Skarżący wniósł o zmianę zaskarżonego orzeczenia poprzez uniewinnienie oskarżonej B. D., ewentualnie o uchylenie zaskarżonego orzeczenia i przekazanie sprawy do ponownego rozpoznania sądowi I instancji.

Sąd Okręgowy zważył, co następuje:

Apelacja obrońcy oskarżonej tylko w niewielkim zakresie zasługiwała na uwzględnienie.

Sąd Rejonowy przeprowadził zupełne postępowanie dowodowe, zgromadzone dowody poddając wnikliwej, zgodnej z zasadami wiedzy, logicznego rozumowania oraz doświadczenia życiowego ocenie, dokonując prawidłowych ustaleń faktycznych, oraz trafnej oceny prawnej zachowania oskarżonego, stanowisko swe w sposób wyczerpujący przedstawiając w pisemnych motywach zaskarżonego wyroku.

Sąd I instancji nie dopuścił się obrazy przepisów art. 167 k.p.k. w zw. z art. 366 k.p.k. poprzez nieprzesłuchanie świadków. Przesłuchanie kluczowego świadka P. U. (1) nie było możliwe z powodu niemożności doręczenia mu wezwania na rozprawę. Z informacji policji wynika, że świadek przebywa poza granicami kraju, a w poprzednich miejscach zamieszkania nie przebywa, ponadto jest osobą poszukiwaną listem gończym. Okoliczności te uzasadniały więc odczytanie jego zeznań złożonych w postępowaniu przygotowawczym w trybie art. 391 § 1 k.p.k., którego treści profesjonalnemu reprezentantowi oskarżonej przypominać nie trzeba. Sąd miał na względzie, że zeznania świadka są kluczowe. Jednakże nie można tutaj stawiać sądowi zarzut tego, że nie przesłuchał świadka bezpośrednio na rozprawie, ponieważ nie było to możliwe z przyczyn niezależnych od sądu.

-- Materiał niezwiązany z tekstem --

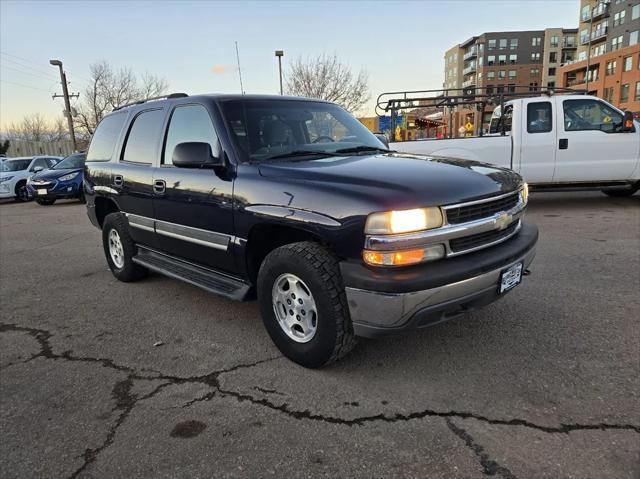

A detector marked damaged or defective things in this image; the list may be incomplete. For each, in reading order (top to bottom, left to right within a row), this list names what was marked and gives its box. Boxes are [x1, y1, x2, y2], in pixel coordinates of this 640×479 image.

cracked asphalt pavement [0, 193, 636, 478]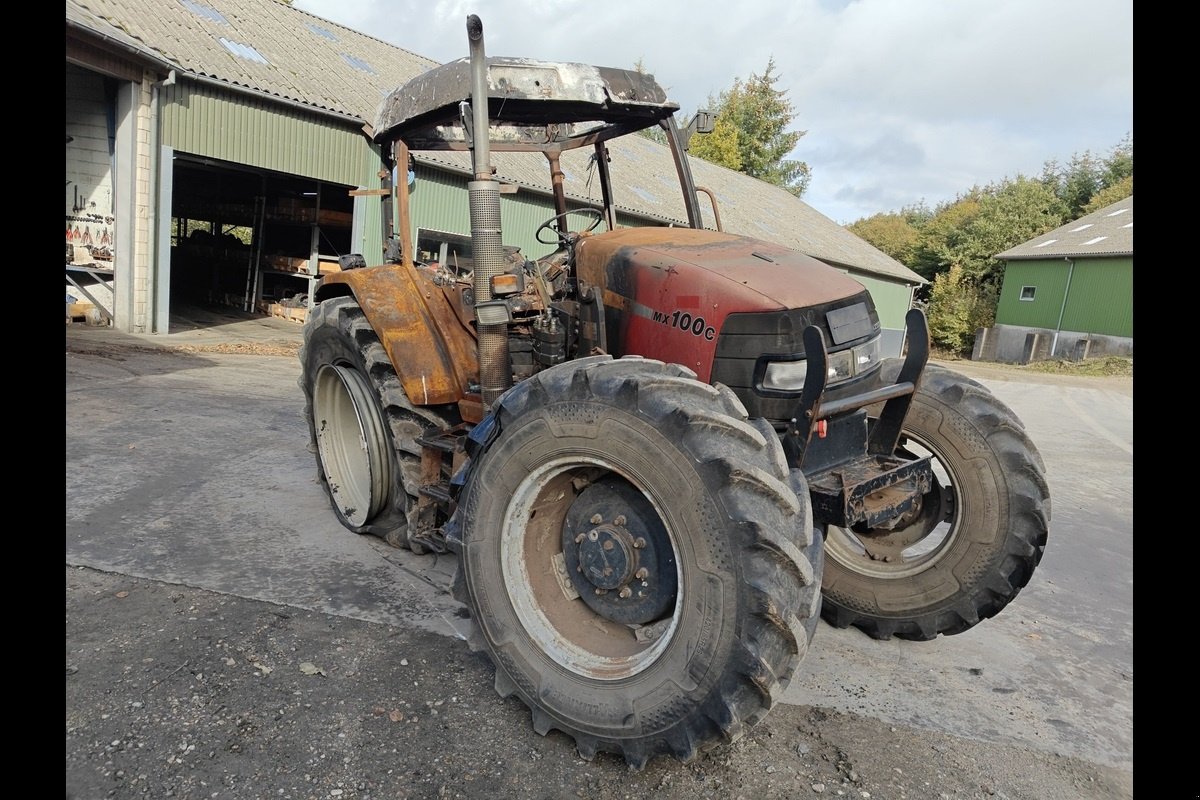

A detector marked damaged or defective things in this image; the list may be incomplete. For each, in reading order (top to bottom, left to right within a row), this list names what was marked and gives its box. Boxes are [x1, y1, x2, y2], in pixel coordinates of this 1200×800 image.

rusted metal panel [319, 263, 477, 407]
burned tractor [300, 15, 1051, 767]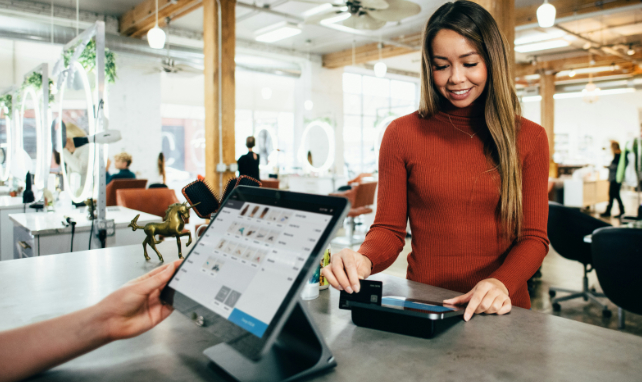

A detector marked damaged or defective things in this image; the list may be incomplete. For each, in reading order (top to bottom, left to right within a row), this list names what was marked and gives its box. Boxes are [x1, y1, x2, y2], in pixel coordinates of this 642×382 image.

rust turtleneck sweater [358, 100, 548, 308]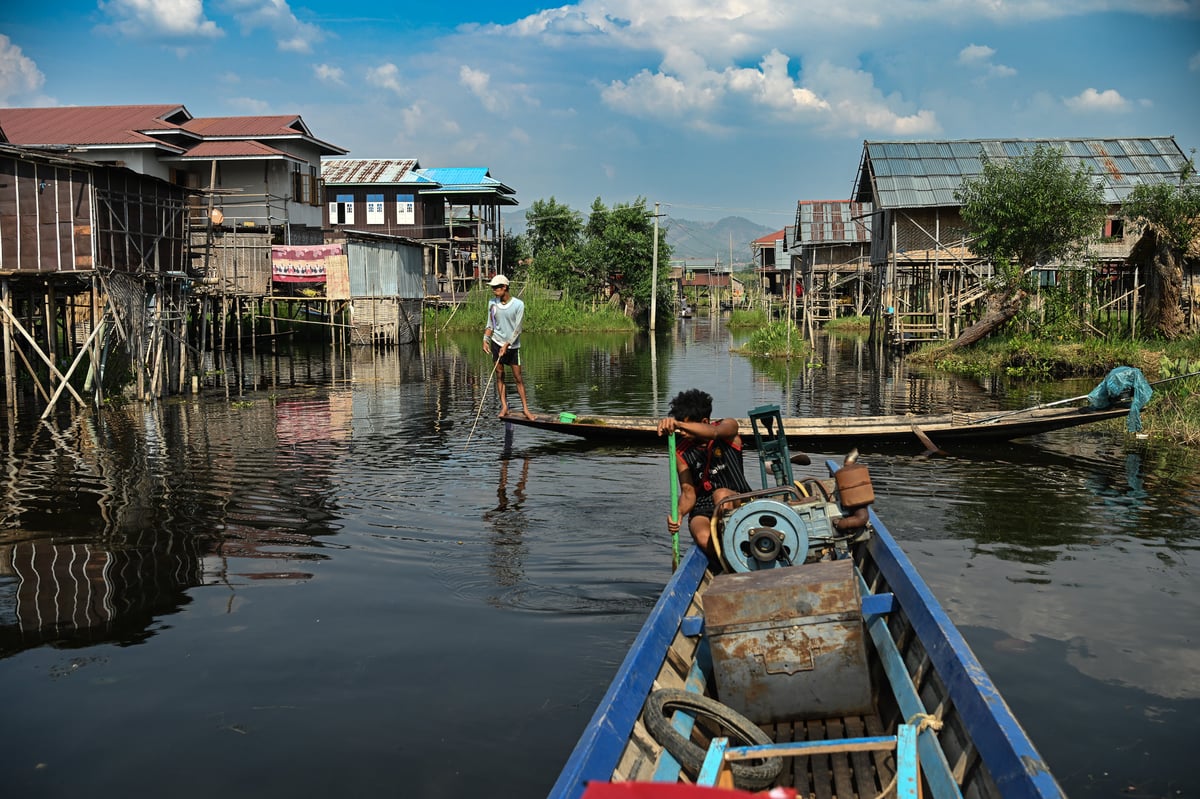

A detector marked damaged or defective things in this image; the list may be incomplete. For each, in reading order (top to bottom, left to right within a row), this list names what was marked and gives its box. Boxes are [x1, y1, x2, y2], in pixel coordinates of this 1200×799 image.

rusty metal box [700, 554, 873, 719]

Odczytanie zeznań świadka W. B. było uzasadnione, ponieważ świadek ten złożył obszerne zeznania w dochodzeniu. Treść jego zeznań pokrywa się z treścią umów zawartych z (...) Natomiast jeżeli chodzi o informacje dotyczące procedur zawierania umów z abonentami przez spółkę (...), sprawdzania tożsamości oraz wiarygodności klientów przed zawarciem umowy, ustalenia czy istnieją sposoby na zawarcie umowy z klientem pomimo tego, że znajduje się na tzw. „czarnej liście”, czasu oczekiwania na dostarczenie telefonu abonentowi od momentu zawarcia umowy to na te wszystkie pytania świadek odpowiedział w swoich pierwszych zeznaniach, które sąd odczytał. Nie było więc konieczności bezpośredniego przesłuchania świadka na rozprawie.

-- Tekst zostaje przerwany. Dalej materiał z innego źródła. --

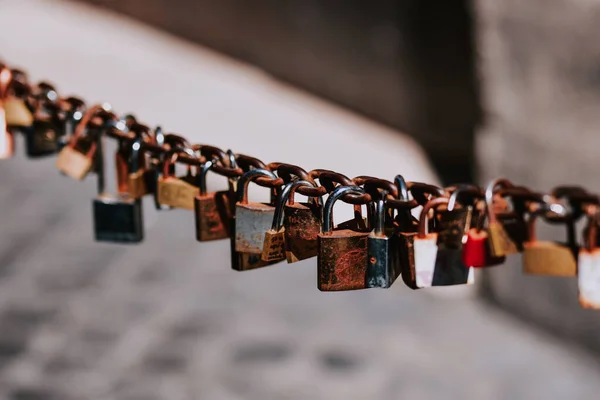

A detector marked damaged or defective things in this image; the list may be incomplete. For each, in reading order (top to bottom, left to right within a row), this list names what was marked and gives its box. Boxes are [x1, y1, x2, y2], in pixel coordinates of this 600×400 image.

rusty padlock [56, 103, 113, 180]
rusty padlock [156, 148, 200, 211]
rusty padlock [196, 159, 236, 241]
rusty padlock [233, 169, 282, 272]
rusty padlock [262, 180, 318, 262]
rusty padlock [318, 186, 370, 292]
rusty padlock [486, 177, 516, 256]
rusty padlock [524, 205, 580, 276]
rusty padlock [580, 206, 600, 310]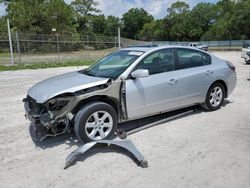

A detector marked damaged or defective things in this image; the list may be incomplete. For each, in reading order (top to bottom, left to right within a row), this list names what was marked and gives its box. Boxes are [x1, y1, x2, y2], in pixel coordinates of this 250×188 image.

crumpled hood [27, 70, 109, 103]
car front end damage [23, 78, 127, 142]
damaged car [23, 46, 236, 142]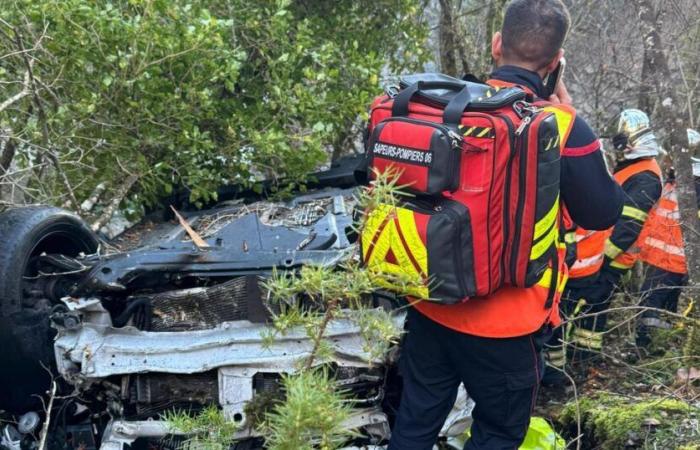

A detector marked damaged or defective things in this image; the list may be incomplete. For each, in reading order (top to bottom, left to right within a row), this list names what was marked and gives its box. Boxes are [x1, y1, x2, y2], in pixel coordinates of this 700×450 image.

crumpled metal panel [54, 312, 404, 380]
wrecked car [0, 156, 474, 450]
overturned car [0, 156, 474, 450]
shattered car body [0, 158, 474, 450]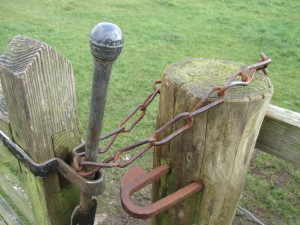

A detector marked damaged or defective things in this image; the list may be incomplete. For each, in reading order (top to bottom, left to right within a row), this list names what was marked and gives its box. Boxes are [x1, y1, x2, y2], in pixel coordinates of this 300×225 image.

rusty chain [73, 53, 272, 177]
rusty metal hook [119, 164, 202, 219]
rust on metal [119, 164, 202, 219]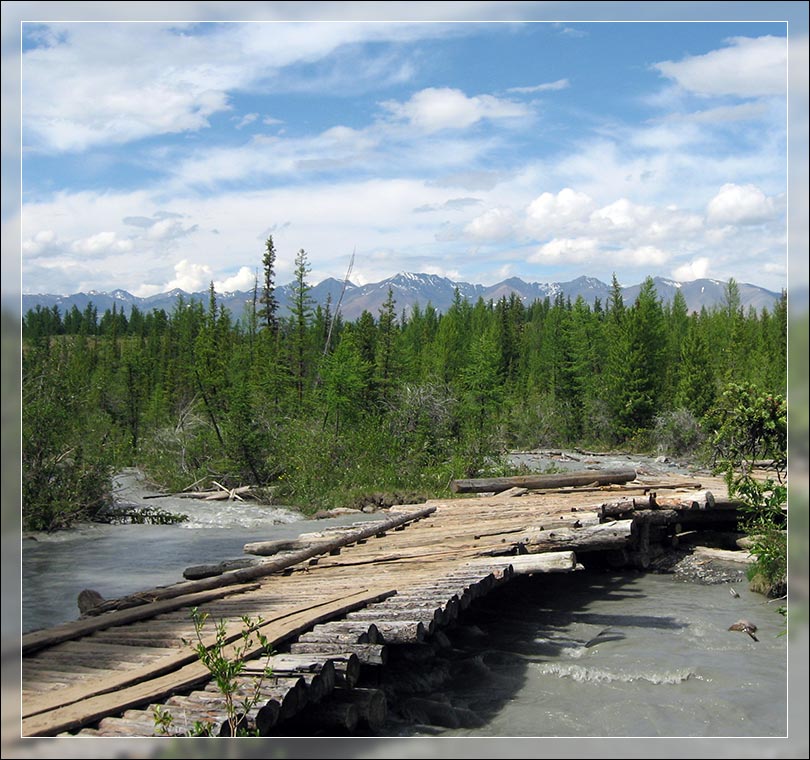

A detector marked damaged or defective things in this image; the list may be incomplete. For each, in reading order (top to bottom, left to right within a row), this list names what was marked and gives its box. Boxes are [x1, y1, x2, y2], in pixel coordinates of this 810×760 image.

damaged wooden bridge [22, 466, 736, 740]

Dodatkowo z treści tych zeznań nie wynika bynajmniej, aby dowód osobisty D. S. był na „czarnej liście”, świadek wypowiadał się o tym co się dzieje, gdy takie zastrzeżenie dowodu istnieje, a nie że takie obciążało D. S..

Niezasadny jest zarzut nieprzesłuchania przedstawiciela spółki (...) w R. na temat informacji dotyczących P. U. (1). Postępowanie toczyło się przeciwko dwóm oskarżonym a nie przeciwko P. U. (1). To jakie umowy zawierał świadek U. oraz jaki był sposób jego działania wynika z samych zeznań świadka, stąd też nie było konieczności powoływania innej osoby na potwierdzenie tych okoliczności. Natomiast jeżeli chodzi o inne postępowania karne toczące się przeciwko świadkowi to nie ma to znaczenia dla istoty sprawy, ponieważ niniejsze postępowanie dotyczy oskarżonej B. D., która udzieliła pomocnictwa do przestępstwa oszustwa D. S.. To, że świadek zawierał umowy z innymi osobami i że toczą się przeciwko niemu inne postępowania karne nie ma większego znaczenia dla tej sprawy, ponieważ P. U. (1) nie zostały przedstawione zarzuty działania wspólnie i w porozumieniu z oskarżonymi o przestępstwo oszustwa. Zeznania złożone przez świadka U. w zasadniczych kwestiach były zbieżne z wyjaśnieniami oskarżonej S., zatem nie było podstaw aby kwestionować jego prawdomówność. Fakt, że w aktach tej sprawy znajduje się informacja, że jest prowadzone postępowanie o oszustwo w P., gdzie P. U. (1) miał pośredniczyć przy zawieraniu umowy nie świadczy jeszcze o stosowaniu procederu przestępczego przez świadka, bowiem postępowanie to było prowadzone jedynie w sprawie a nie przeciwko P. U. (1). Skarżący w apelacji wskazuje na liczne postępowania karne toczące się przeciwko świadkowi, natomiast sąd I instancji nie ma na ten temat wiedzy. W aktach znajduje się jedynie informacja, że świadek jest ścigany listem gończym. W czasie postępowania sądowego żadna ze stron nie wskazywała na inne postępowania karne świadka. Z uwagi na to, że P. U. (1) w tym procesie ma status świadka niezasadne było sprawdzanie jego karty karnej. Na podstawie okoliczności zawarcia umów podanych przez D. S. oraz P. U. (1) nie można wskazywać, iż ten ostatni współdziałał w popełnieniu przestępstwa.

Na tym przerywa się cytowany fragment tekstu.